• [表示テキスト]:
++++

フルトンの復帰が決定。8月17日フロリダでアフマダリエフと戦ったリオスと対戦
井上尚弥戦から13ヵ月ぶり
昨年7月25日、現スーパーバンタム級4団体統一王者井上尚弥(大橋)の挑戦を受けた元WBC・WBO世界同級統一王者スティーブン・フルトン(米)がリングに戻ってくる。フルトンは8月17日、米フロリダ州オーランドのザ・カリブ・ロイアルでロニー・リオス(米)と対戦する運びとなった。同日のメインは元IBF世界スーパーミドル級王者カレブ・プラント(米)がトレバー・マカンビー(米=WBA同級11位)と対戦する。フルトン戦はセミファイナル格で行われる。
井上戦から13ヵ月ぶりの登場となるフルトン(21勝8KO1敗=29歳)は1ヵ月前の6月15日、ラスベガスで行われたジェルボンテ・デービスvs.フランク・マーティン(ともに米)のWBA世界ライト級タイトルマッチのイベントに当初出場を予定していたが実現しなかった。以前の記事でその経過について触れたが、やはり一番の理由は井上戦で高額ファイトマネーを得たことが大きいと推測される。よって復帰戦を急ぐ必要がなかったのである。
それでも復帰にあたり並々ならぬ決意を明かしたフルトンにファイターとしてのプライドを感じる。トレーナーのスイッチもその表れだろう。これまでフルトンは、井上戦の前、井上のバンテージの巻き方にいちゃもんをつけたワヒド・ラヒーム氏とコンビを組んでいたが、同氏はマネージャー的な役割へシフト。代わって先週土曜日13日、地元フィラデルフィアでIBF世界ウェルター級王座の防衛に成功したジャロン・エニス(米)の父でトレーナーのボジー・エニス氏がメイン・トレーナーに就任した。

++++

• [出典情報]:
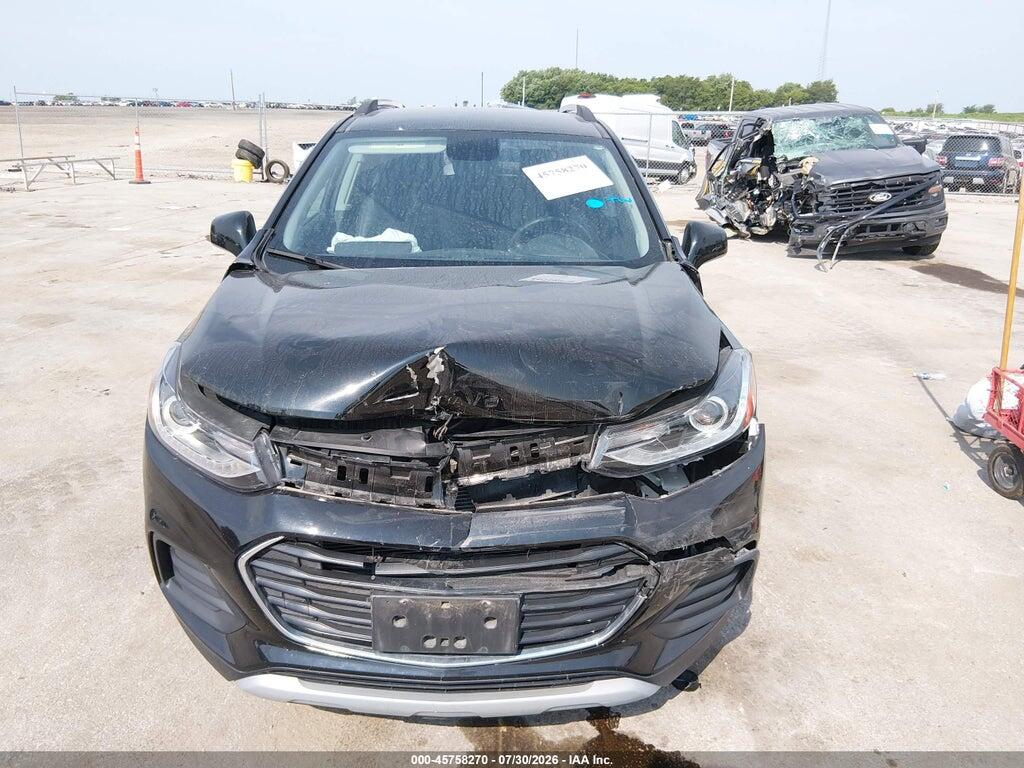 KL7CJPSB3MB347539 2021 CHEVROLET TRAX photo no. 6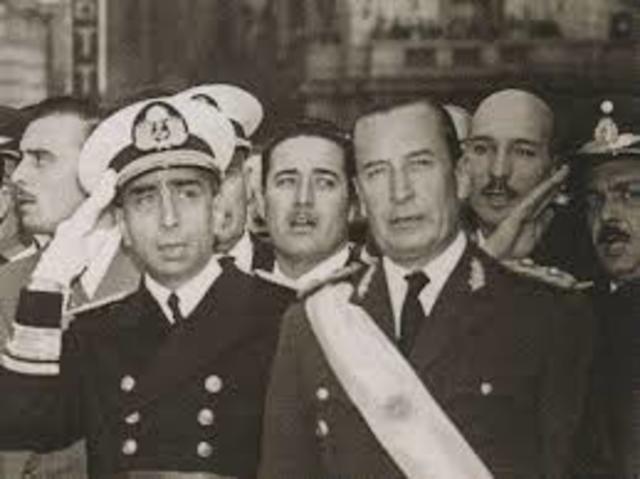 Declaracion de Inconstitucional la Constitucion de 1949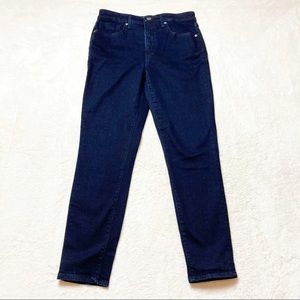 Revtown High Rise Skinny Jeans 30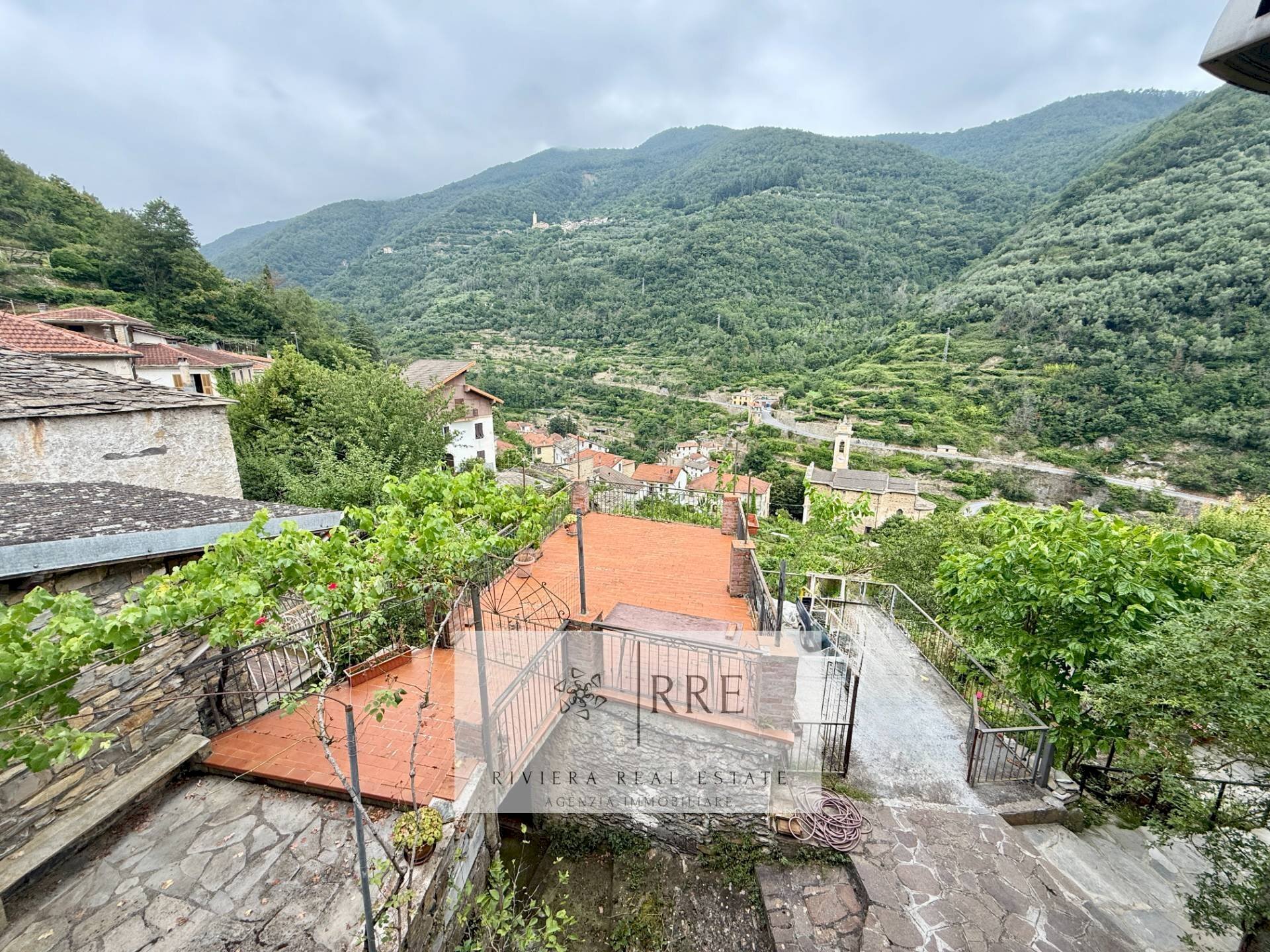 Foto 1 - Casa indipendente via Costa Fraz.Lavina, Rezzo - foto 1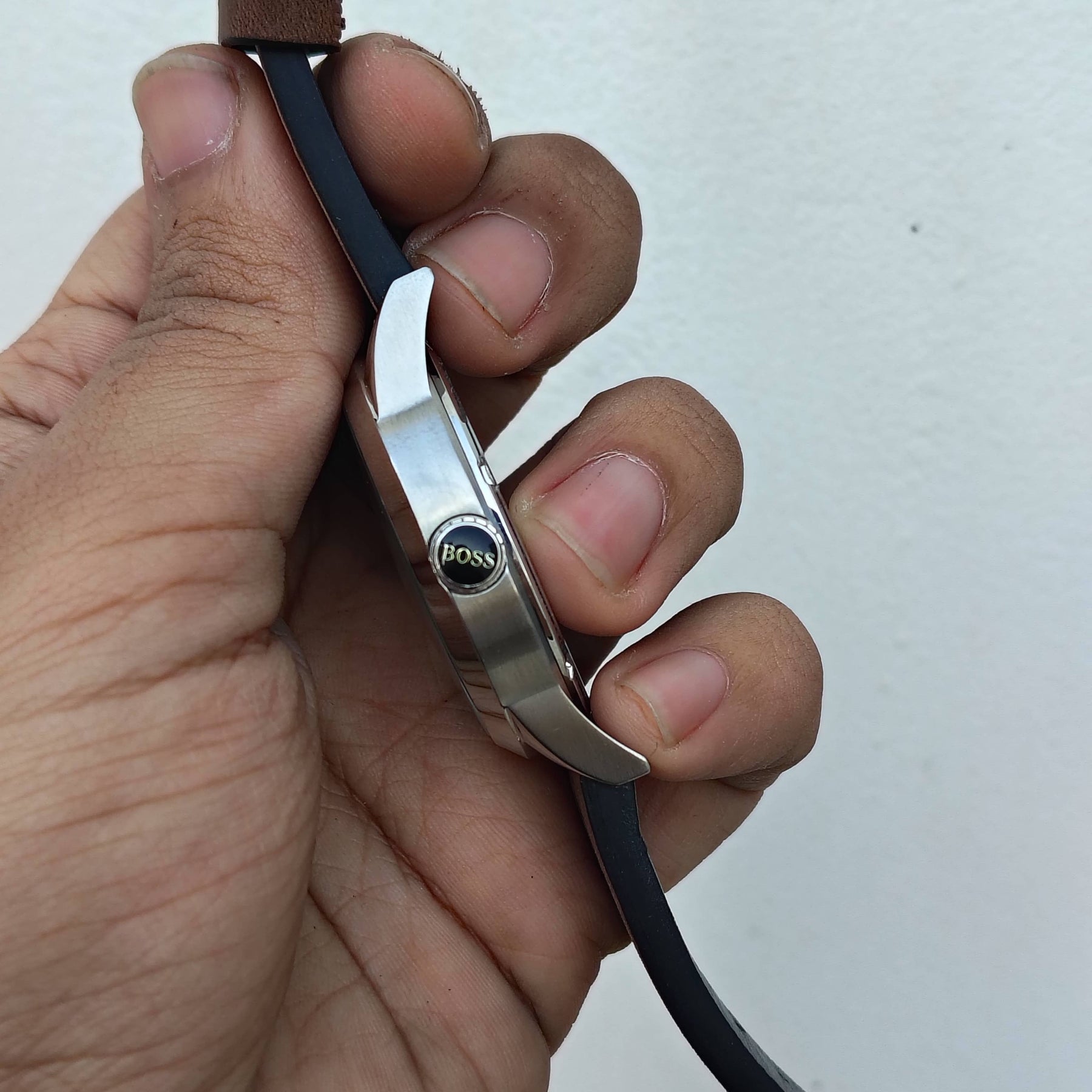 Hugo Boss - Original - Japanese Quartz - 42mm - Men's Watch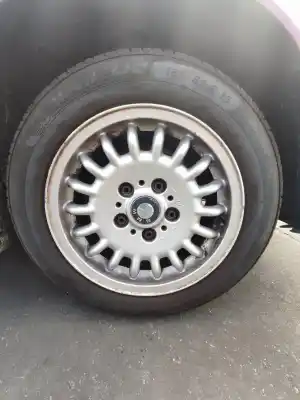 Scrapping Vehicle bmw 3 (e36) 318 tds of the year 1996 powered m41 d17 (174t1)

++++

• [課題の指示]:
フルトン復帰の記事のうち、「井上戦から13ヵ月ぶりの登場」で始まり「急ぐ必要がなかったのである。」で終わる部分を、一字一句変えずに書き写してもらえますか？

• [解答]:
井上戦から13ヵ月ぶりの登場となるフルトン(21勝8KO1敗=29歳)は1ヵ月前の6月15日、ラスベガスで行われたジェルボンテ・デービスvs.フランク・マーティン(ともに米)のWBA世界ライト級タイトルマッチのイベントに当初出場を予定していたが実現しなかった。以前の記事でその経過について触れたが、やはり一番の理由は井上戦で高額ファイトマネーを得たことが大きいと推測される。よって復帰戦を急ぐ必要がなかったのである。